• **Page excerpt**:

^^^^^^^^

Large-scale Neocortical Dynamics and Information Processing Underlying a Sensory Decision
Author | : Mohammad Sadegh Ebrahimi |
Publisher | : |
Total Pages | : |
Release | : 2019 |
ISBN-10 | : OCLC:1104484804 |
ISBN-13 | : |
Rating | : 4/5 (04 Downloads) |
Book excerpt: Sensory perception is fundamentally limited by the coding accuracy of sensory neural ensembles. Although a substantial body of work suggests that populations of sensory neurons exhibit correlated fluctuations that may bound the precision of neural coding, the extent to which these fluctuations extend across multiple cortical areas and interact with sensory coding during active animal behavior remain poorly understood. To examine the impact of correlated fluctuations on information coding and communication across sensory cortical areas, we imaged the Ca2+ activity of > 21,000 individual neurons across 11 neocortical areas in mice performing a Go/No-Go visual decision-making task. Multiple neocortical areas accurately encoded the visual stimulus, as well as the animal's decision to respond. Our analysis also revealed positively correlated noise fluctuations across neural populations in multiple neocortical areas. The mean strength of these noise correlations varied as a function of time across the visual stimulus presentation, delay, and response periods of our decision-making assay. Notably, sensory cortical neurons generally exhibited noise fluctuations that were more positively correlated at the start of visual stimulation, but then less so as a decision-making trial proceeded. Our results reveal that 60% of the total power of cortical variability stems from correlated fluctuations of neural populations spanning multiple distinct cortical areas. The strongest cortical fluctuation was a decision-coding activity mode that encompassed all brain areas under observation. We also found several fluctuation modes that encoded visual stimulus information but were shared across fewer brain areas. Overall, our analyses suggest that information regarding sensory stimuli and perceptual decisions are processed and shared between cortical areas through mutually non-interfering orthogonal channels. The timing of informative activity in these channels suggests that sensory information is first processed through intercommunications between multiple sensory areas, followed by a propagation of the final decision to all cortical areas involved.

^^^^^^^^

• **Task**:
Answer these about the book listing on neocortical dynamics:
1. In what year was the book released?
2. How many neurons had their Ca2+ activity imaged, and across how many neocortical areas?
3. What percentage of the total power of cortical variability stems from correlated fluctuations spanning multiple cortical areas?

• **Given data**:
^^^^^^^^

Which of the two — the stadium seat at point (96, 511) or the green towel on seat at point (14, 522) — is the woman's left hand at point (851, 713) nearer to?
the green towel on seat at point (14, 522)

^^^^^^^^

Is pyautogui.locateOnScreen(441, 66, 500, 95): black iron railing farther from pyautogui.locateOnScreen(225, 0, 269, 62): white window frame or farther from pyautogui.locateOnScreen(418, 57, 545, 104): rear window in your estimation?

^^^^^^^^

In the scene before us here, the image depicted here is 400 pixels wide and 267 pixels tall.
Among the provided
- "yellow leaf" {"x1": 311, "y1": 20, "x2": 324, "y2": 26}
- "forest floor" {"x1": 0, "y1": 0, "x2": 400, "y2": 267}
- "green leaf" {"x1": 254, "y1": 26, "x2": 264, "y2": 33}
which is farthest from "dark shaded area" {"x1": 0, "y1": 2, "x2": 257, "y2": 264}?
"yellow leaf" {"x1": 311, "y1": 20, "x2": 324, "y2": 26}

^^^^^^^^

• **Response box**:
1. 2019
2. More than 21,000 neurons across 11 neocortical areas
3. 60%